Of all the ways to approach art, lately I feel that only personal ways matter. For me, when I try to understand other artists, one of those ways is to embody myself in their work and to imagine living in that world when everything looked like (their) art. As a painter, it’s mainly a visual trip, but the same approach can help to sift cohesive understanding out of conceptual art or presence in the performing arts. To think about art as political activism in that way usually goes to the extreme in milliseconds, and in music, well, everything goes ‘way beyond’ just as quickly. I guess this sort of embodiment mainly works for fine arts but, thinking about jewelry, it is even more intriguing, as the sensation of touch is added.
In living inside Tanel Veenre’s work like this, I find myself in a vast field of pulsating organisms, where the gloomy depths of oceans and lightness of summer breezes are connected. All of the details of those creatures, their instincts and things connected with them become interwoven. There is a constant circulation, like life itself. Sure it’s a romantic world, but with the delicate interest of matter’s inner anatomy and with the realization of what dreams are made of. To balance this romance there’s always some imminent perishability. This other plane of existence in his work consists of myths and lost worlds, but also of things to come, because some things, hopefully, will always remain the same, for example physicality.
One notion that runs through all of Veenre’s work like a silver lining is contrast, perhaps even polarity. For every approach, there is an opposite waiting. In terms of bodily physicality, it lies in wearability. On one hand, his work always compliments the body and human figure in general but, on the other hand, it is not always easy to wear it. Many of the pieces demand a sort of sophistication, excessive confidence, and even majesty. One can’t just wear his more complicated pieces; one has to grow with and into them. I tend to appreciate this type of exacting quality, because it gives an undertone or constant metallic drone of awareness to his work. And, on the contrary, a large part of the work is easygoing and weightless. This side of his work is pure color and joy. It reminds me of an interview I heard in childhood. When a reporter asked the band Daft Punk if they agreed with the term “happy house” to describe their sound, their answer was: “We don’t make some happy house music. We just do music that makes people happy.” That helps to remind people not to take everything too seriously and for a large part of Veenre’s work this directness fits well. So there’s a polarity of calculated discipline and first-hand sincerity that always balance each other in his work. Maybe it could also be called a contrast of intelligence and intuition. Both are needed and to play these characteristics against each other adds a lot of playfulness to his portfolio.
There are some things in the work of Tanel Veenre that remain a mystery to me. Mainly, how does he do it? I don’t mean the charming technicality of it, but the social side. Behind this voluminous production there have to be many time-consuming phases of planning, composing and craftsmanship, all necessary stages for cohesive work.

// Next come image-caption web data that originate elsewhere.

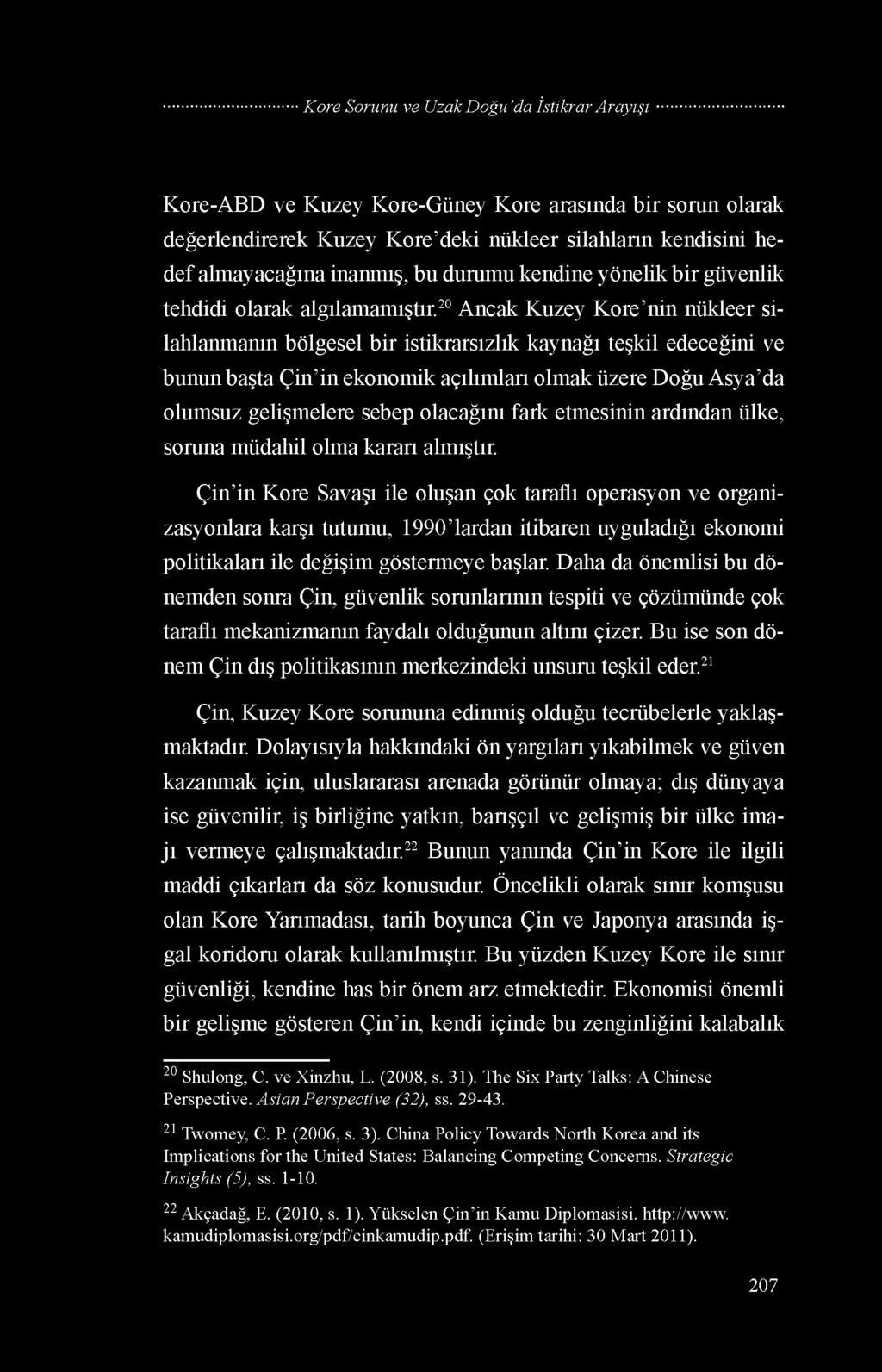 20 Ancak Kuzey Kore nin nükleer silahlanmanın bölgesel bir istikrarsızlık kaynağı teşkil edeceğini ve bunun başta Çin in ekonomik açılımları olmak üzere Doğu Asya da olumsuz gelişmelere sebep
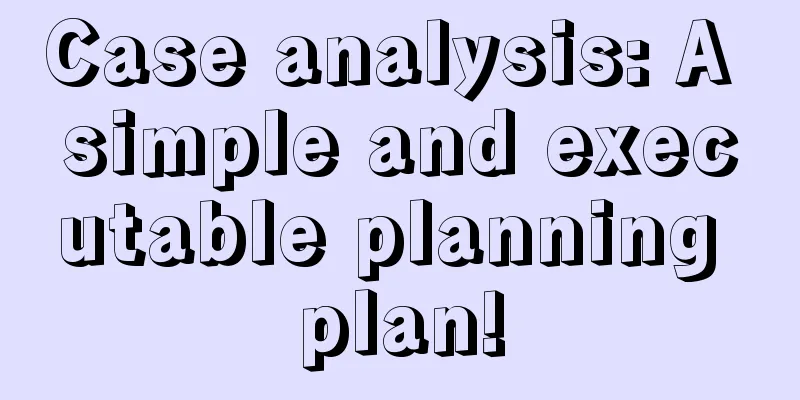 Case analysis: A simple and executable planning plan!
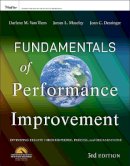 Darlene Van Tiem - Fundamentals of Performance Improvement: Optimizing Results through People, Process, and Organizations - 9781118025246 - V9781118025246
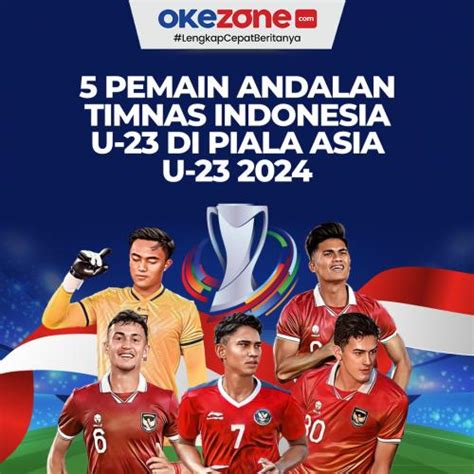 Pemain Timnas Yang Paling Diandalkan Di Piala Asia U Foto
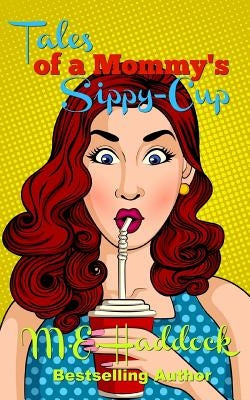 Tales of a Mommy's Sippy-Cup: Tips for Moms on Keepin' It Real by Haddock, Mary E.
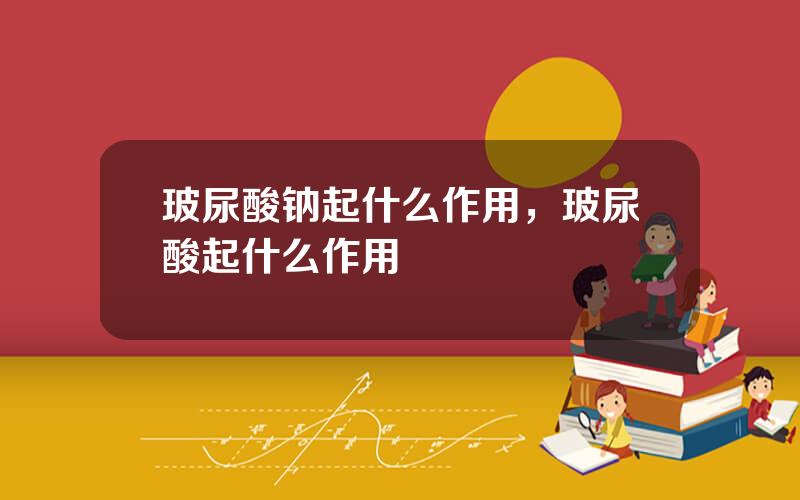 玻尿酸钠起什么作用，玻尿酸起什么作用
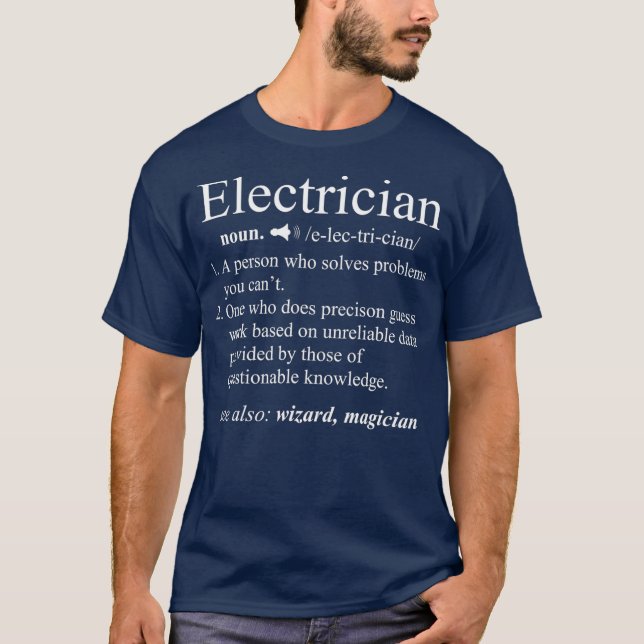 Funny Electrician Definition  Electrical Gift T-Shirt (Vorderseite)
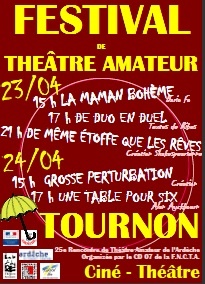 25e Rencontre de Théâtre Amateur à Tournon (07) au Ciné-Théâtre du 23 au 24 avril 2011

That means a proper solitude in the studio, which tends to require strong willpower to maintain focus. I sense it almost like falling out of time. The moment of creation tends to overwrite everyday reality. So work that is meant to be worn and is dedicated to people actually grows out of studio exile. From alone to together, with all the people wearing his work. The paradox is the communicativity, as the reach and the demand for his work is acclaimed locally in Estonia and internationally. It seems to me that communication is one of the main values of an artwork and Veenre’s work can address people’s fantasies and storytelling to emphasize their charisma. I guess I exaggerated the solitude aspect a bit. It just needs to be stressed that delicate work takes time. And again, there’s an opposite side, as he has time to lead the Department of Jewelry at the Estonian Academy of Arts, finding a balance between academic and individual work. Also, not to miss, that his trademark series – TVJ – mainly comes from factories. Then he has to work strategically as a project manager, where no studio contemplation of timelessness can manage. All together forming cohesive structures from controversial approaches to work.
To sum up, Veenre’s work has the ability to unite individual and collective timelines. To address finding a balance in contrasts is directly connected to the human condition. Veenre gives it a refined dimension, both as an author and as a person.
Right now, while I write this, it is winter. Nature is asleep and all is buried in snow. The snow covers the Bacchanals of summer and fully matured autumn ideas, creating a bit of sorrow in the soul. I wonder what the world would look like, when it consisted of Tanel’s pieces, but under snow? How will his creatures of desire survive that quiet time? Even though there will always be another spring, right now it’s hard to believe that it will happen and in this mindset there’s some beauty and comfort in contemplating oblivion. I find myself thinking that this is how we follow each other, we are… and later we perish. But meanwhile we live and we can enjoy what life has to offer, such as embodiment in art. A mindset of spring, actually. At its best, art not only represents life, but is alive. I feel the same about Tanel Veenre’s work.Even though his jewelry might seem fragile, it is strong from the inside by willpower and constant search and organic growth and change in life. Like that it is connected to eternity. I acknowledge that through thinking about mortality we can reach the opposite, as Veenre’s work celebrates life.If all the world looked like Veenre’s art, I would definitely want to live there.